We acknowledge an equipment donation in form of an "academic GPU grant" from NVIDIA Corp.

References

1. Kellman P et al. Myocardial perfusion cardiovascular magnetic resonance: optimized dual sequence and reconstruction for quantification. J Cardiovasc Magn Reson 2017;19:43. doi: 10.1186/s12968-017-0355-5

2. Ronneberger O et al. U-Net: Convolutional Networks for Biomedical Image Segmentation. Proceedings of Medical Image Computing and Computer-Assisted Intervention – MICCAI 2015. Lecture Notes in Computer Science 2015;9351. doi: 10.1007/978-3-319-24574-4_28

3. Avendi MR et al. Magn Reson Med 2017;78(6):2439-2448. doi: 10.1002/mrm.26631

4. Bai W et al. J Cardiovasc Magn Reson 2018;20:65. doi: 10.1186/s12968-018-0471-x

Figures

Figure 1. Schematic representation of the deep-learning architecture for joint spatio-temporal processing of a free-breathing first-pass perfusion image series to detect myocardial contours across all of the contrast enhancement phases without the need for correction of respiratory motion. The network consists of a cascade of two CNNs (U-net architecture). The first CNN acts as the localizer of the left ventricle (LV) by detecting the LV centroid (CNN-based regression). The second CNN jointly processes the 3D stack (2D + time) of dynamic frames for each slice and jointly detects the myocardial borders for all of the first-pass perfusion images.

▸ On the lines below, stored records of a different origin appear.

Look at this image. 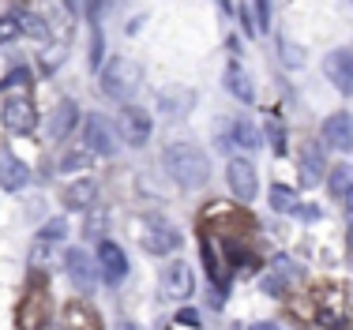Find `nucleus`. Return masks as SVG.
<instances>
[{
  "mask_svg": "<svg viewBox=\"0 0 353 330\" xmlns=\"http://www.w3.org/2000/svg\"><path fill=\"white\" fill-rule=\"evenodd\" d=\"M346 289L342 285H316L293 304V319H301L308 330H339L346 323Z\"/></svg>",
  "mask_w": 353,
  "mask_h": 330,
  "instance_id": "1",
  "label": "nucleus"
},
{
  "mask_svg": "<svg viewBox=\"0 0 353 330\" xmlns=\"http://www.w3.org/2000/svg\"><path fill=\"white\" fill-rule=\"evenodd\" d=\"M162 165H165V173H170L181 188H199V184H207V176H211L207 158L199 154L196 147H188V143H176V147L165 150Z\"/></svg>",
  "mask_w": 353,
  "mask_h": 330,
  "instance_id": "2",
  "label": "nucleus"
},
{
  "mask_svg": "<svg viewBox=\"0 0 353 330\" xmlns=\"http://www.w3.org/2000/svg\"><path fill=\"white\" fill-rule=\"evenodd\" d=\"M143 83V68L128 56H113L109 68H102V90L109 98H132Z\"/></svg>",
  "mask_w": 353,
  "mask_h": 330,
  "instance_id": "3",
  "label": "nucleus"
},
{
  "mask_svg": "<svg viewBox=\"0 0 353 330\" xmlns=\"http://www.w3.org/2000/svg\"><path fill=\"white\" fill-rule=\"evenodd\" d=\"M139 244L150 256H173L181 248V233L176 225H170L165 218H143L139 222Z\"/></svg>",
  "mask_w": 353,
  "mask_h": 330,
  "instance_id": "4",
  "label": "nucleus"
},
{
  "mask_svg": "<svg viewBox=\"0 0 353 330\" xmlns=\"http://www.w3.org/2000/svg\"><path fill=\"white\" fill-rule=\"evenodd\" d=\"M83 150H90V154H98V158L117 154V135L109 128L105 116L90 113L87 121H83Z\"/></svg>",
  "mask_w": 353,
  "mask_h": 330,
  "instance_id": "5",
  "label": "nucleus"
},
{
  "mask_svg": "<svg viewBox=\"0 0 353 330\" xmlns=\"http://www.w3.org/2000/svg\"><path fill=\"white\" fill-rule=\"evenodd\" d=\"M49 316V297H46V282L41 278H30L27 285V297H23V308H19V327L23 330H41Z\"/></svg>",
  "mask_w": 353,
  "mask_h": 330,
  "instance_id": "6",
  "label": "nucleus"
},
{
  "mask_svg": "<svg viewBox=\"0 0 353 330\" xmlns=\"http://www.w3.org/2000/svg\"><path fill=\"white\" fill-rule=\"evenodd\" d=\"M225 181H230L233 196L241 203H252L259 192V181H256V165L248 162V158H230V165H225Z\"/></svg>",
  "mask_w": 353,
  "mask_h": 330,
  "instance_id": "7",
  "label": "nucleus"
},
{
  "mask_svg": "<svg viewBox=\"0 0 353 330\" xmlns=\"http://www.w3.org/2000/svg\"><path fill=\"white\" fill-rule=\"evenodd\" d=\"M117 128H121V135H124V143H128V147H143V143L150 139V116H147V109L124 105L121 116H117Z\"/></svg>",
  "mask_w": 353,
  "mask_h": 330,
  "instance_id": "8",
  "label": "nucleus"
},
{
  "mask_svg": "<svg viewBox=\"0 0 353 330\" xmlns=\"http://www.w3.org/2000/svg\"><path fill=\"white\" fill-rule=\"evenodd\" d=\"M293 282H297V267H293V259L279 256V259L271 263V270L263 274V282H259V285H263V293H267V297L282 300L285 293L293 289Z\"/></svg>",
  "mask_w": 353,
  "mask_h": 330,
  "instance_id": "9",
  "label": "nucleus"
},
{
  "mask_svg": "<svg viewBox=\"0 0 353 330\" xmlns=\"http://www.w3.org/2000/svg\"><path fill=\"white\" fill-rule=\"evenodd\" d=\"M98 270H102L105 285H121L128 278V256L113 240H102V248H98Z\"/></svg>",
  "mask_w": 353,
  "mask_h": 330,
  "instance_id": "10",
  "label": "nucleus"
},
{
  "mask_svg": "<svg viewBox=\"0 0 353 330\" xmlns=\"http://www.w3.org/2000/svg\"><path fill=\"white\" fill-rule=\"evenodd\" d=\"M323 72H327V79L334 83L339 94H353V53L350 49H334V53H327Z\"/></svg>",
  "mask_w": 353,
  "mask_h": 330,
  "instance_id": "11",
  "label": "nucleus"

Figure 2. Pictorial description of CNN #1 (heart localizer in Fig. 1), which is trained to predict (CNN regression) the centroid of the left ventricle (LV) frame by frame. To make CNN #2 easier to train, images are cropped to a region-of-interest, which is created by cropping a fixed number of pixels around the LV centroid detected by CNN #1. These cropped frames are then stacked to create the "2D+time" image array that gets fed into CNN #2 (see Fig. 1).

Figure 3. Schematic description of the training data-augmentation approach using affine transforms (random rotation/translation) applied to the original training datasets. The data was augmented in two steps (randomly generated small-angle rotation followed by random shifts of the centroid) to help fight "overfitting" during CNN-training and also to help CNN #2 (see Fig. 1) learn how to deal with imperfect LV localization.

Figure 4. Example movie of an augmented image series in the training dataset generated according to the method described in Figure 3.

Figure 5. Segmentation results using the optimized CNN cascade for a representative patient at four different time points in the first-pass perfusion image series. (a): Output of the first CNN; (b): Output of the second CNN (green mask) super-imposed on the manual segmentation performed by an expert (orange mask). The optimized CNN cascade generated accurate segmentation of the myocardial borders across different contrast enhancement phases during free breathing without the need for respiratory motion correction (CNN computation time per patient ≈ 100 milliseconds).